§ Exercise description: Locate the line containing "The image at", then please write out that line and all the lines below it in the entries exactly.

§ Excerpted records:
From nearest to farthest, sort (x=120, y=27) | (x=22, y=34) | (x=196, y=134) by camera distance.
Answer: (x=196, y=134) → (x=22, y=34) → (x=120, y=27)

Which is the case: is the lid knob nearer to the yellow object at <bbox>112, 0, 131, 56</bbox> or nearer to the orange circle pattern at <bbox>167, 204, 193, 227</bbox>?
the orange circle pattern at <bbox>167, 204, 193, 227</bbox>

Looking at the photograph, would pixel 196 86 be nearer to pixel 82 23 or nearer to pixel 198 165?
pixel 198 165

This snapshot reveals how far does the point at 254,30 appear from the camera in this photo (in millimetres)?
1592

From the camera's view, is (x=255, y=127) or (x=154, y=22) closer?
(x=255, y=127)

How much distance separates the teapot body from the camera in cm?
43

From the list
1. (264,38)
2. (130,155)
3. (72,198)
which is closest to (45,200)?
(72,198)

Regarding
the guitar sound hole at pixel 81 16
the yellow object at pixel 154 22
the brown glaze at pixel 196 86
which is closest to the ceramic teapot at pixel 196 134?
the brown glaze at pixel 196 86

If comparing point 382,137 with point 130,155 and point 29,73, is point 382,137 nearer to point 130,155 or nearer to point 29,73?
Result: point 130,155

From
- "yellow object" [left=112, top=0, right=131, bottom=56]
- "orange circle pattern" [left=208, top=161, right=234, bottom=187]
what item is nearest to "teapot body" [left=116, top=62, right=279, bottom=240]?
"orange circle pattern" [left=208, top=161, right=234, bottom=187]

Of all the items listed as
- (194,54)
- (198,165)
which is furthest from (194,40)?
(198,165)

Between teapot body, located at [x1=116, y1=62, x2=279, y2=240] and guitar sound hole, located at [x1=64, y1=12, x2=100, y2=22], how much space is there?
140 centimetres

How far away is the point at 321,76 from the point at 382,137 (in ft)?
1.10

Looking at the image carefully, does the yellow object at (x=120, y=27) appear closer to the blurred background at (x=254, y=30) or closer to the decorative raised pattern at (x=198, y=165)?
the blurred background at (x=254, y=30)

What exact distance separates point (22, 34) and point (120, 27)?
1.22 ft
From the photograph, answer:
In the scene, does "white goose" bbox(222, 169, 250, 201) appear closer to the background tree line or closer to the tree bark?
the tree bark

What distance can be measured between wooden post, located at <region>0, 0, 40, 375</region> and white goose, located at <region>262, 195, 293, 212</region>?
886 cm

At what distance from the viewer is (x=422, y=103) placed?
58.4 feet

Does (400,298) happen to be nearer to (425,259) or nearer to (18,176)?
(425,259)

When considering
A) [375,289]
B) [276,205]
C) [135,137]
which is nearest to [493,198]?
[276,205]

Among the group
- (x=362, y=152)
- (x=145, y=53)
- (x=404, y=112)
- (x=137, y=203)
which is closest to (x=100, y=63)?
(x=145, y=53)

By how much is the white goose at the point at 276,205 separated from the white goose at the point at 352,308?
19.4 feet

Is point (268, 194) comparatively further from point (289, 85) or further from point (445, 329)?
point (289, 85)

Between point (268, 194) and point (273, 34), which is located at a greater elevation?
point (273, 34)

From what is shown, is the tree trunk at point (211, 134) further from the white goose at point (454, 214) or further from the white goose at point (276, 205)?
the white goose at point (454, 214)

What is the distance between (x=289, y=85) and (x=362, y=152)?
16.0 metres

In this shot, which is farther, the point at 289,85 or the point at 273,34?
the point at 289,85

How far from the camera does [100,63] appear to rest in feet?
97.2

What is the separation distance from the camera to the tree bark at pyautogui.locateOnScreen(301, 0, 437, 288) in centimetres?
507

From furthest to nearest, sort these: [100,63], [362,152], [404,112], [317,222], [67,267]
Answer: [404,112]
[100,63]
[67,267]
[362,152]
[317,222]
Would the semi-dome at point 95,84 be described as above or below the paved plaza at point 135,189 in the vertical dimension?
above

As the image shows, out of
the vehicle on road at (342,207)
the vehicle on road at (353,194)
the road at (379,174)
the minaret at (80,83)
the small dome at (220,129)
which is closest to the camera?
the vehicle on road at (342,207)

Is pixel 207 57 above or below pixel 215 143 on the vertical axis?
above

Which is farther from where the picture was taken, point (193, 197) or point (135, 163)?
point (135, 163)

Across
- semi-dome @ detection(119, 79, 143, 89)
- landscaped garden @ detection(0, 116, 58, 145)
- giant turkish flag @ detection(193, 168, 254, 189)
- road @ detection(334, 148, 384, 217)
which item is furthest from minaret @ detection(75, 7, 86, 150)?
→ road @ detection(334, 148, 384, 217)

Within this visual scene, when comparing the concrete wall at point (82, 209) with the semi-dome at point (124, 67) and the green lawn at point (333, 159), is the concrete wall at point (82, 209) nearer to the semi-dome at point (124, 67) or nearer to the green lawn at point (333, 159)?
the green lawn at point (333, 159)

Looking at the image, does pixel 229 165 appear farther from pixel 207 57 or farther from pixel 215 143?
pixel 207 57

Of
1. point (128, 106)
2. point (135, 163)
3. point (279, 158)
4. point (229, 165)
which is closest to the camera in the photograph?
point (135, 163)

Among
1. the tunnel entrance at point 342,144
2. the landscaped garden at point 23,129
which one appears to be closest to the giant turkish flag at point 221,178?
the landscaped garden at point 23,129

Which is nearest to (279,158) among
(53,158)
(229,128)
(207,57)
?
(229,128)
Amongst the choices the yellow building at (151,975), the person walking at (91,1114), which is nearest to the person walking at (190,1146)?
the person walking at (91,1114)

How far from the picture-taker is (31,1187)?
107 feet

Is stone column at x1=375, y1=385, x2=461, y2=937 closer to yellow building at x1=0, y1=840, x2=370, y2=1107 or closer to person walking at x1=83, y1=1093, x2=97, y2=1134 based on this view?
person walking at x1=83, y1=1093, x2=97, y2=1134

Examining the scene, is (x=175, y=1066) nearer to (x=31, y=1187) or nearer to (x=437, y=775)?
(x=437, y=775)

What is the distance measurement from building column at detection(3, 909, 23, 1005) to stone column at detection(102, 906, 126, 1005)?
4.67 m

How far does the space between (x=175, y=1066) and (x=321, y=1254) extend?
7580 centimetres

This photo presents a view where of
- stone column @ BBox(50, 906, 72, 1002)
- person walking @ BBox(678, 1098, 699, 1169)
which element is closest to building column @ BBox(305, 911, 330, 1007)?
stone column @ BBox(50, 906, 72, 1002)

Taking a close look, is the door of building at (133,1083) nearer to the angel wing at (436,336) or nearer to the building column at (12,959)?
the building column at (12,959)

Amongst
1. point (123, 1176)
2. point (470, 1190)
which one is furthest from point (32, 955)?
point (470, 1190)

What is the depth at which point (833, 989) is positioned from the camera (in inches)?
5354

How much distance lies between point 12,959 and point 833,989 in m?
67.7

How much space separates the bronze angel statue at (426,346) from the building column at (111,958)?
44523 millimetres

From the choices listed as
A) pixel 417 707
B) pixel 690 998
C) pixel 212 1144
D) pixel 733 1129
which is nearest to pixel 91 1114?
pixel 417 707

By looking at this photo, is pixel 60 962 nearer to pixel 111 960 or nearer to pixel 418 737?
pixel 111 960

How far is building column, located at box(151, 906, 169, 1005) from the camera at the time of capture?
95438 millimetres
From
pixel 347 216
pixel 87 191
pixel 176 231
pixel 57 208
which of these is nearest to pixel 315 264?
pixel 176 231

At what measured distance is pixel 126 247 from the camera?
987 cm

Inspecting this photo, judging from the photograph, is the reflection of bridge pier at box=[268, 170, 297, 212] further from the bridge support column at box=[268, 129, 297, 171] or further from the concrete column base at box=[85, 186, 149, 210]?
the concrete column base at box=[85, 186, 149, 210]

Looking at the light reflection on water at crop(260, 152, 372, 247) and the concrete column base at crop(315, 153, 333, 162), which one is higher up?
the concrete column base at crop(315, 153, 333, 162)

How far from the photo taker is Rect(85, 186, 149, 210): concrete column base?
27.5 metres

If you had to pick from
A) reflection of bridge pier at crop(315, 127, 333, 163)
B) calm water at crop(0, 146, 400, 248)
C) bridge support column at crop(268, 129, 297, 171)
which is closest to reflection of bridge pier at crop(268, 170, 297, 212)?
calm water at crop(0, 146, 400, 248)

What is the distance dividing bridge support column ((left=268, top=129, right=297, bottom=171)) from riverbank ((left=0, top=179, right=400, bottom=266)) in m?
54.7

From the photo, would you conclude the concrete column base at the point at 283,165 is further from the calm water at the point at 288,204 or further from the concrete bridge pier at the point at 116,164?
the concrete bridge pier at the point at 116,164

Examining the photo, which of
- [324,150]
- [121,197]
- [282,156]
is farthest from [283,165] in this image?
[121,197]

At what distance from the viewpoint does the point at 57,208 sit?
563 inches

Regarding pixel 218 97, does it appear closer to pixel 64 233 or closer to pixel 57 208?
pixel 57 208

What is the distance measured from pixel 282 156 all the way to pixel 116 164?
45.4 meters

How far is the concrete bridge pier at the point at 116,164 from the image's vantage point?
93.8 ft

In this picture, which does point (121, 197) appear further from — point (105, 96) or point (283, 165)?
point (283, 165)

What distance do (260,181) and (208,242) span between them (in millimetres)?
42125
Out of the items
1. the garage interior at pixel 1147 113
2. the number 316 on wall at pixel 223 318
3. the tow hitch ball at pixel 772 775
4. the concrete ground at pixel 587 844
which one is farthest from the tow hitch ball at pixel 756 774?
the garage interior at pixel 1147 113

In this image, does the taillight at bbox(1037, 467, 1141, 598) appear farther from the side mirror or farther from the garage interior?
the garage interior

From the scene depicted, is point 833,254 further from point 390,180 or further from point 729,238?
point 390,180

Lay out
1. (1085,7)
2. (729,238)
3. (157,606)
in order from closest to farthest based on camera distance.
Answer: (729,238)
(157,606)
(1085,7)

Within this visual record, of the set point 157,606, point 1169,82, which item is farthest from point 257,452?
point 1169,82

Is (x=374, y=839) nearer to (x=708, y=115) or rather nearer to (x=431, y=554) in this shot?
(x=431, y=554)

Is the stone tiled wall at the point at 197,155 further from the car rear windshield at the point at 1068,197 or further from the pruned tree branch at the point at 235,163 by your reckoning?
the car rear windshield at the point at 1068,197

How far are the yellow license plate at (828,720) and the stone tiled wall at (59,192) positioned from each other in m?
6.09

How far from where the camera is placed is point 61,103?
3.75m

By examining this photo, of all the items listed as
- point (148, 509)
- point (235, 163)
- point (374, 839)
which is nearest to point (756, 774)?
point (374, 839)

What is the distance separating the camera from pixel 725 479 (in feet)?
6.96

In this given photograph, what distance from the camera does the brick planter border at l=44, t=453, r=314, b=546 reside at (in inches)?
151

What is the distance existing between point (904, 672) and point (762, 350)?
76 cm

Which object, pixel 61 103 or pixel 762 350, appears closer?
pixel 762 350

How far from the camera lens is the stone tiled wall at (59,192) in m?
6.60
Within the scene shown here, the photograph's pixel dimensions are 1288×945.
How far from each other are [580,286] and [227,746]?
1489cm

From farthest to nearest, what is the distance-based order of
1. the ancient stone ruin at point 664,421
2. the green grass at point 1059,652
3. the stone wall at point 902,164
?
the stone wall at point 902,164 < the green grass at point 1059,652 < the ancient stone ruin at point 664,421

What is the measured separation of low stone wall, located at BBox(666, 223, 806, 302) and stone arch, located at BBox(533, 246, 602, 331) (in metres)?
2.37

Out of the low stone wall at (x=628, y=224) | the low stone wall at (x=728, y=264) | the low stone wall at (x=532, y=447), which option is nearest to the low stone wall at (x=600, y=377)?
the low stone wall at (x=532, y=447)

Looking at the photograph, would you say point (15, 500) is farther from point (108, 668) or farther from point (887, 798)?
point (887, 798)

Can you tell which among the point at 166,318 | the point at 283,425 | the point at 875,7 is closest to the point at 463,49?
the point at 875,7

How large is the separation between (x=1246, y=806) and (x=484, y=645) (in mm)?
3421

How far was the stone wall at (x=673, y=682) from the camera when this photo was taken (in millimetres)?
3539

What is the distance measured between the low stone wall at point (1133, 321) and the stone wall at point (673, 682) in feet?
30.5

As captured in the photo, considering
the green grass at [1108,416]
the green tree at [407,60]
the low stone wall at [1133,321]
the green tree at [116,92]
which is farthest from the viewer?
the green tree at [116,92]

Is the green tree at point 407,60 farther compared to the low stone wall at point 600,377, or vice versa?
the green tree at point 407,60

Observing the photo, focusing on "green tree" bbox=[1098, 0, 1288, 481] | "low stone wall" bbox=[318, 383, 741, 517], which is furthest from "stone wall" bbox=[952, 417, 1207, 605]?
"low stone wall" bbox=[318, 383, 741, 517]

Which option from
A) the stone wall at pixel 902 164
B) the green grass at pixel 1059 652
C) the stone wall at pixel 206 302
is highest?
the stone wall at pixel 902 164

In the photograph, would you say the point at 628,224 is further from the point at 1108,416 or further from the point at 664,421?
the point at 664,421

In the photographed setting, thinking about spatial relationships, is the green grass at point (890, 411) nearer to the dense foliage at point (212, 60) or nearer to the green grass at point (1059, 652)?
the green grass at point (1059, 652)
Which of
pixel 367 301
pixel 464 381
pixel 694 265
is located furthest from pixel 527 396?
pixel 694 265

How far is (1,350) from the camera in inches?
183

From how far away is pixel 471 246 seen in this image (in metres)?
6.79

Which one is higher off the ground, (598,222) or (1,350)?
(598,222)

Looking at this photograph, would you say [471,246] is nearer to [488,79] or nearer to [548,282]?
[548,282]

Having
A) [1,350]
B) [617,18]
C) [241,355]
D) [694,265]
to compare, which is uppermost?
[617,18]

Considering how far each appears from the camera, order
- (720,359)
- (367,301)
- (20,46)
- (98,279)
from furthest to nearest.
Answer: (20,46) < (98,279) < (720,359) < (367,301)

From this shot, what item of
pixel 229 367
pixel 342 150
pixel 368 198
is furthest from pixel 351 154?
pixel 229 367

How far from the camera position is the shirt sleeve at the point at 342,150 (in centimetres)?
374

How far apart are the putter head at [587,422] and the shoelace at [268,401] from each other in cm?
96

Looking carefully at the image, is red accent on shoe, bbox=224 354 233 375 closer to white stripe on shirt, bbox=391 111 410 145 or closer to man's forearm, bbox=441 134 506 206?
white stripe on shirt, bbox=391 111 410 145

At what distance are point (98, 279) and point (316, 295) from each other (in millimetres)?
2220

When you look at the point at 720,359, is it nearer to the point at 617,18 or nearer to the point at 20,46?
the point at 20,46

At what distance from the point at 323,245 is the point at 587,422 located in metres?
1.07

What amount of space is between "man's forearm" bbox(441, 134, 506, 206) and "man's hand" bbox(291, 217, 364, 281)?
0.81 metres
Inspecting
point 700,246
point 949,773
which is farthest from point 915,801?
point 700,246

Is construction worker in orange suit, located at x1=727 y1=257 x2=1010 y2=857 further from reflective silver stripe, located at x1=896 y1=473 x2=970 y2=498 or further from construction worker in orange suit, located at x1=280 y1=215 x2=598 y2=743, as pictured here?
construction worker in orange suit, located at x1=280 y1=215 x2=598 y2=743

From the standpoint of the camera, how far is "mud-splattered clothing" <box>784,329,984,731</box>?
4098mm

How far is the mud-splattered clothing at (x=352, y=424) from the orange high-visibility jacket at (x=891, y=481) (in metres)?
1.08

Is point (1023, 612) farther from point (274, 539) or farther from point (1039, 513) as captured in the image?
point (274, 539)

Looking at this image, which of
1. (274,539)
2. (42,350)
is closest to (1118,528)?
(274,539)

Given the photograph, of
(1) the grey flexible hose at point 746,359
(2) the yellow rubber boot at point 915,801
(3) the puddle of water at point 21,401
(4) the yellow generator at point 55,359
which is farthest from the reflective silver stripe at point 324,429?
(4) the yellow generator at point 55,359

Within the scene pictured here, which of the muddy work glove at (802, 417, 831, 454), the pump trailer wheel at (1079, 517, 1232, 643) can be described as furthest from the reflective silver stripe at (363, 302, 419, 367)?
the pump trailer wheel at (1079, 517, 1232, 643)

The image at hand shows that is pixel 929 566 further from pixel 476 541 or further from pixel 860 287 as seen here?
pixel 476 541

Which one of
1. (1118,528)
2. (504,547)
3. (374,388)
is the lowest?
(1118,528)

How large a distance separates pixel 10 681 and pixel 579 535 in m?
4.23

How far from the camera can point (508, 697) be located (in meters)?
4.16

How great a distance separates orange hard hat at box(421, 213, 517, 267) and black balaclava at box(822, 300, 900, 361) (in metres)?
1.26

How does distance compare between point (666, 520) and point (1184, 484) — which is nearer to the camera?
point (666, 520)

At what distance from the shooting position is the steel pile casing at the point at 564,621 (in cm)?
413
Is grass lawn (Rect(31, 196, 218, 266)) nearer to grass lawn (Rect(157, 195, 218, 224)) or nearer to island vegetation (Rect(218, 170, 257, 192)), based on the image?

§ Response to the task:
The image at hand shows that is pixel 929 566 further from pixel 476 541 or further from pixel 860 287 as seen here?
pixel 476 541

Which one of
1. (1118,528)
2. (504,547)
3. (374,388)
is the lowest?
(1118,528)

How large a distance separates pixel 10 681 and pixel 579 535 in m?
4.23

How far from the camera can point (508, 697) be located (in meters)?
4.16

How great a distance separates orange hard hat at box(421, 213, 517, 267) and black balaclava at box(822, 300, 900, 361) (in metres)?
1.26

How does distance compare between point (666, 520) and point (1184, 484) — which is nearer to the camera?
point (666, 520)

At what distance from the shooting position is the steel pile casing at the point at 564,621 (in cm)?
413
Is grass lawn (Rect(31, 196, 218, 266)) nearer to grass lawn (Rect(157, 195, 218, 224)) or nearer to island vegetation (Rect(218, 170, 257, 192)), based on the image?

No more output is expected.